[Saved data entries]
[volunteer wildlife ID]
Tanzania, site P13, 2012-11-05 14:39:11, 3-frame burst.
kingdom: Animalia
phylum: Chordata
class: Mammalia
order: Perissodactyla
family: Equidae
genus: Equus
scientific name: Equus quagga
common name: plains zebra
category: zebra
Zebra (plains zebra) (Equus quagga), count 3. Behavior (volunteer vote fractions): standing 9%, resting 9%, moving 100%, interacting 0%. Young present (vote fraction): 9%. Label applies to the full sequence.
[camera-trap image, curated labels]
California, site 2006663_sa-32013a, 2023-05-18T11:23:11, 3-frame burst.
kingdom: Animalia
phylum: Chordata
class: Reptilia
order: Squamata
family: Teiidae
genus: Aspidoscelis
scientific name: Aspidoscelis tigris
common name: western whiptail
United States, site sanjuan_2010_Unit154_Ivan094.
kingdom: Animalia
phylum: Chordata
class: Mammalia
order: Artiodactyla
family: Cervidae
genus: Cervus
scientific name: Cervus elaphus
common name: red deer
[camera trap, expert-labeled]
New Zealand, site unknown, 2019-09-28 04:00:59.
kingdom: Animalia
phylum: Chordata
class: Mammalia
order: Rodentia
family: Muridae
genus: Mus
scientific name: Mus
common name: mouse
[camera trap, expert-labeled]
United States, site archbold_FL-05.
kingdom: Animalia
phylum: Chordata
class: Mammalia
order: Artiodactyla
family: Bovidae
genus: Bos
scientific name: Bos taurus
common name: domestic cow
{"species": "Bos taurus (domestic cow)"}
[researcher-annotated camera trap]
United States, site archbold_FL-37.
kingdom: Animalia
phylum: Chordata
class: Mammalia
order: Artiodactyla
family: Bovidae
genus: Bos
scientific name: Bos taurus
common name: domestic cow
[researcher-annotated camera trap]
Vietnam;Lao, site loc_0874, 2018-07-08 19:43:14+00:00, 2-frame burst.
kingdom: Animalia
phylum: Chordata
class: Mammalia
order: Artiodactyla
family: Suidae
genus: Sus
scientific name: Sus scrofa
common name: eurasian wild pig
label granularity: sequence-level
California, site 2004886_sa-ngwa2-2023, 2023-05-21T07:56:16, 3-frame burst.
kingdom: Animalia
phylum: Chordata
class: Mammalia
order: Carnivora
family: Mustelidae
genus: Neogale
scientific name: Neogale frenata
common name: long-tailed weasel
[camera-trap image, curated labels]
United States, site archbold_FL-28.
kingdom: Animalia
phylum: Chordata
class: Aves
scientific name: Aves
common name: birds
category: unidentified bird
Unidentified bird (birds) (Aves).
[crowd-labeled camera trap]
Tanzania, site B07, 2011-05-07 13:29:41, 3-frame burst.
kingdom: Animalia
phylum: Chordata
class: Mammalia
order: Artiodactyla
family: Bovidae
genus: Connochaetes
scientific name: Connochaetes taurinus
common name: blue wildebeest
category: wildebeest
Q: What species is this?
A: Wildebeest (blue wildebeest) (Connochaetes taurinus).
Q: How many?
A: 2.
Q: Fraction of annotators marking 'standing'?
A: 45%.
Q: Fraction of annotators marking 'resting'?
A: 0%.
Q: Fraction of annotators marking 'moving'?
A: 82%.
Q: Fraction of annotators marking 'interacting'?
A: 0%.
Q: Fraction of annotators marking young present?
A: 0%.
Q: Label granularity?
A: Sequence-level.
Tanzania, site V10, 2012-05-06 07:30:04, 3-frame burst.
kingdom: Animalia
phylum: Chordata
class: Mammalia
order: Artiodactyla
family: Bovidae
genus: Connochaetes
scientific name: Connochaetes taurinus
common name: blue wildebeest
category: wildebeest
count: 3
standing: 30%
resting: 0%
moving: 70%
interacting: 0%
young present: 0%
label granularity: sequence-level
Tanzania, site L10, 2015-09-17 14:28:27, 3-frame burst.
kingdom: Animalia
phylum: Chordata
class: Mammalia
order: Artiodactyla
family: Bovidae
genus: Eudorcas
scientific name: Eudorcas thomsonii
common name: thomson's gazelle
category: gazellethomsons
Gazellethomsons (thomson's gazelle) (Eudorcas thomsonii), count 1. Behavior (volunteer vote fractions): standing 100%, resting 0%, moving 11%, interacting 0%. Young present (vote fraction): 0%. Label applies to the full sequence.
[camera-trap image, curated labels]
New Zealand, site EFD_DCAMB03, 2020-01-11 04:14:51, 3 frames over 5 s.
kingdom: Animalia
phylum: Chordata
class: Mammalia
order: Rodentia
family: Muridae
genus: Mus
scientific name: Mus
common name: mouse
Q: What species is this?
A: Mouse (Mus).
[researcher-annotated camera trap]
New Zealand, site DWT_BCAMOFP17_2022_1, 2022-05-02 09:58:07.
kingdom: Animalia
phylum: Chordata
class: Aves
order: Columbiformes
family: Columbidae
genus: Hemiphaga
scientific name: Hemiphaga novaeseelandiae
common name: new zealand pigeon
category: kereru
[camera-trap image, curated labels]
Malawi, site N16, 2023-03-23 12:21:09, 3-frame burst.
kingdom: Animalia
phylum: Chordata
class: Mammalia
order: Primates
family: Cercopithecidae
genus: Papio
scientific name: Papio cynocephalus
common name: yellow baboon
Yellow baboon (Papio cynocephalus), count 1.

* Assignment
Reproduce each entry above. Every word must match.

* Solution for this task
[volunteer wildlife ID]
Tanzania, site P13, 2012-11-05 14:39:11, 3-frame burst.
kingdom: Animalia
phylum: Chordata
class: Mammalia
order: Perissodactyla
family: Equidae
genus: Equus
scientific name: Equus quagga
common name: plains zebra
category: zebra
Zebra (plains zebra) (Equus quagga), count 3. Behavior (volunteer vote fractions): standing 9%, resting 9%, moving 100%, interacting 0%. Young present (vote fraction): 9%. Label applies to the full sequence.
[camera-trap image, curated labels]
California, site 2006663_sa-32013a, 2023-05-18T11:23:11, 3-frame burst.
kingdom: Animalia
phylum: Chordata
class: Reptilia
order: Squamata
family: Teiidae
genus: Aspidoscelis
scientific name: Aspidoscelis tigris
common name: western whiptail
United States, site sanjuan_2010_Unit154_Ivan094.
kingdom: Animalia
phylum: Chordata
class: Mammalia
order: Artiodactyla
family: Cervidae
genus: Cervus
scientific name: Cervus elaphus
common name: red deer
[camera trap, expert-labeled]
New Zealand, site unknown, 2019-09-28 04:00:59.
kingdom: Animalia
phylum: Chordata
class: Mammalia
order: Rodentia
family: Muridae
genus: Mus
scientific name: Mus
common name: mouse
[camera trap, expert-labeled]
United States, site archbold_FL-05.
kingdom: Animalia
phylum: Chordata
class: Mammalia
order: Artiodactyla
family: Bovidae
genus: Bos
scientific name: Bos taurus
common name: domestic cow
{"species": "Bos taurus (domestic cow)"}
[researcher-annotated camera trap]
United States, site archbold_FL-37.
kingdom: Animalia
phylum: Chordata
class: Mammalia
order: Artiodactyla
family: Bovidae
genus: Bos
scientific name: Bos taurus
common name: domestic cow
[researcher-annotated camera trap]
Vietnam;Lao, site loc_0874, 2018-07-08 19:43:14+00:00, 2-frame burst.
kingdom: Animalia
phylum: Chordata
class: Mammalia
order: Artiodactyla
family: Suidae
genus: Sus
scientific name: Sus scrofa
common name: eurasian wild pig
label granularity: sequence-level
California, site 2004886_sa-ngwa2-2023, 2023-05-21T07:56:16, 3-frame burst.
kingdom: Animalia
phylum: Chordata
class: Mammalia
order: Carnivora
family: Mustelidae
genus: Neogale
scientific name: Neogale frenata
common name: long-tailed weasel
[camera-trap image, curated labels]
United States, site archbold_FL-28.
kingdom: Animalia
phylum: Chordata
class: Aves
scientific name: Aves
common name: birds
category: unidentified bird
Unidentified bird (birds) (Aves).
[crowd-labeled camera trap]
Tanzania, site B07, 2011-05-07 13:29:41, 3-frame burst.
kingdom: Animalia
phylum: Chordata
class: Mammalia
order: Artiodactyla
family: Bovidae
genus: Connochaetes
scientific name: Connochaetes taurinus
common name: blue wildebeest
category: wildebeest
Q: What species is this?
A: Wildebeest (blue wildebeest) (Connochaetes taurinus).
Q: How many?
A: 2.
Q: Fraction of annotators marking 'standing'?
A: 45%.
Q: Fraction of annotators marking 'resting'?
A: 0%.
Q: Fraction of annotators marking 'moving'?
A: 82%.
Q: Fraction of annotators marking 'interacting'?
A: 0%.
Q: Fraction of annotators marking young present?
A: 0%.
Q: Label granularity?
A: Sequence-level.
Tanzania, site V10, 2012-05-06 07:30:04, 3-frame burst.
kingdom: Animalia
phylum: Chordata
class: Mammalia
order: Artiodactyla
family: Bovidae
genus: Connochaetes
scientific name: Connochaetes taurinus
common name: blue wildebeest
category: wildebeest
count: 3
standing: 30%
resting: 0%
moving: 70%
interacting: 0%
young present: 0%
label granularity: sequence-level
Tanzania, site L10, 2015-09-17 14:28:27, 3-frame burst.
kingdom: Animalia
phylum: Chordata
class: Mammalia
order: Artiodactyla
family: Bovidae
genus: Eudorcas
scientific name: Eudorcas thomsonii
common name: thomson's gazelle
category: gazellethomsons
Gazellethomsons (thomson's gazelle) (Eudorcas thomsonii), count 1. Behavior (volunteer vote fractions): standing 100%, resting 0%, moving 11%, interacting 0%. Young present (vote fraction): 0%. Label applies to the full sequence.
[camera-trap image, curated labels]
New Zealand, site EFD_DCAMB03, 2020-01-11 04:14:51, 3 frames over 5 s.
kingdom: Animalia
phylum: Chordata
class: Mammalia
order: Rodentia
family: Muridae
genus: Mus
scientific name: Mus
common name: mouse
Q: What species is this?
A: Mouse (Mus).
[researcher-annotated camera trap]
New Zealand, site DWT_BCAMOFP17_2022_1, 2022-05-02 09:58:07.
kingdom: Animalia
phylum: Chordata
class: Aves
order: Columbiformes
family: Columbidae
genus: Hemiphaga
scientific name: Hemiphaga novaeseelandiae
common name: new zealand pigeon
category: kereru
[camera-trap image, curated labels]
Malawi, site N16, 2023-03-23 12:21:09, 3-frame burst.
kingdom: Animalia
phylum: Chordata
class: Mammalia
order: Primates
family: Cercopithecidae
genus: Papio
scientific name: Papio cynocephalus
common name: yellow baboon
Yellow baboon (Papio cynocephalus), count 1.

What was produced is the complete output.